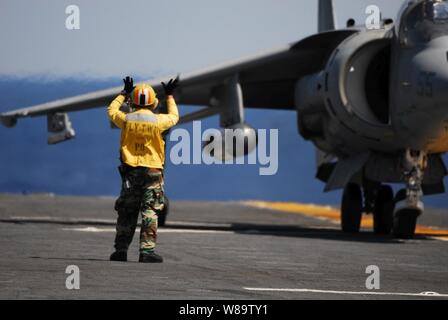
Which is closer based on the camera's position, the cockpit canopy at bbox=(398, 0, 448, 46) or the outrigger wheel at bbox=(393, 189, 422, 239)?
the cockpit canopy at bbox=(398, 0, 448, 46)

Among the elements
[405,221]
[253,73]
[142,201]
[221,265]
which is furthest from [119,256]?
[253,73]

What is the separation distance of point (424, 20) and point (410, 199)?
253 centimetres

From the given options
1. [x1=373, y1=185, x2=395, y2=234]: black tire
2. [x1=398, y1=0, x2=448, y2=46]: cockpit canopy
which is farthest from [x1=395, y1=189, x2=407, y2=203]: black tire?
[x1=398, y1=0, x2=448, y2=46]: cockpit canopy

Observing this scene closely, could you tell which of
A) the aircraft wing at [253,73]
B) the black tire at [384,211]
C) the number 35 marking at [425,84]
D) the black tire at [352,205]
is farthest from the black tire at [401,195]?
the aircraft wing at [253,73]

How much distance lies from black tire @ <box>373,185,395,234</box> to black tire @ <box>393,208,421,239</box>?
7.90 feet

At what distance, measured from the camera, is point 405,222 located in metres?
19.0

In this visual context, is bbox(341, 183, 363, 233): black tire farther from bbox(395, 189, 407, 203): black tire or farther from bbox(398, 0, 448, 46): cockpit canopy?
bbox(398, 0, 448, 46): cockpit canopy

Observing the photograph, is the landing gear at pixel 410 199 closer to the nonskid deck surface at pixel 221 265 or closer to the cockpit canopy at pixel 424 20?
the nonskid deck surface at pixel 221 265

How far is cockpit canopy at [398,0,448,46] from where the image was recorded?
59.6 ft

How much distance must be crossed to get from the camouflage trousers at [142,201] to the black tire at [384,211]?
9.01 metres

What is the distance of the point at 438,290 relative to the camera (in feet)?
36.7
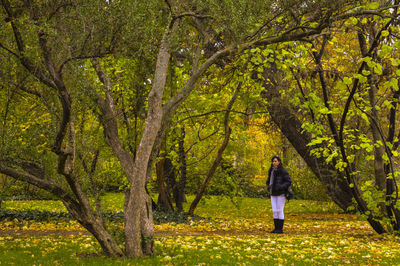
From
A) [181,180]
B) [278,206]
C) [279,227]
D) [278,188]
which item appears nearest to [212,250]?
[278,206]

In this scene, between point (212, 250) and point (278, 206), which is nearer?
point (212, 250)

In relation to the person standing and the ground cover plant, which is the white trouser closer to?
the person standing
• • •
■ Wat moet je doen:
Kopieer alle rijen hierboven woord voor woord. Laat de plaatjes weg.

■ Klaar werk:
Which is closer based on the camera's position, the cockpit canopy at bbox=(398, 0, 448, 46) or the outrigger wheel at bbox=(393, 189, 422, 239)?
the cockpit canopy at bbox=(398, 0, 448, 46)

Among the elements
[405,221]
[253,73]
[142,201]
[221,265]
which is furthest from [119,256]?
[253,73]

What is the separation distance of point (424, 20) and point (410, 199)?
253 centimetres

From the given options
1. [x1=373, y1=185, x2=395, y2=234]: black tire
2. [x1=398, y1=0, x2=448, y2=46]: cockpit canopy
which is farthest from [x1=395, y1=189, x2=407, y2=203]: black tire?
[x1=398, y1=0, x2=448, y2=46]: cockpit canopy

Observing this scene closely, could you tell which of
A) the aircraft wing at [253,73]
B) the black tire at [384,211]
C) the number 35 marking at [425,84]
D) the black tire at [352,205]
is farthest from the black tire at [401,195]?
the aircraft wing at [253,73]

How much distance lies from black tire @ <box>373,185,395,234</box> to black tire @ <box>393,208,421,239</box>?
7.90 feet

At what distance, measured from the camera, is point 405,222 located in metres?
19.0

In this visual context, is bbox(341, 183, 363, 233): black tire farther from bbox(395, 189, 407, 203): black tire or farther from bbox(398, 0, 448, 46): cockpit canopy?
bbox(398, 0, 448, 46): cockpit canopy

Observing the photograph, is the landing gear at pixel 410 199 closer to the nonskid deck surface at pixel 221 265 or closer to the cockpit canopy at pixel 424 20?
the nonskid deck surface at pixel 221 265

How far is cockpit canopy at [398,0,448,46] from where the image was recorded?
59.6 ft

How much distance must be crossed to get from the camouflage trousers at [142,201] to the black tire at [384,211]?
9.01 metres

What is the distance of the point at 438,290 relative to the camera (in feet)?
36.7
From
A) [181,180]
B) [278,206]
C) [279,227]
D) [278,188]
which item appears nearest to [212,250]?
[278,206]

In this scene, between point (212, 250) and point (278, 206), which is nearer?
point (212, 250)

In relation to the person standing and the ground cover plant, which is the white trouser closer to?
the person standing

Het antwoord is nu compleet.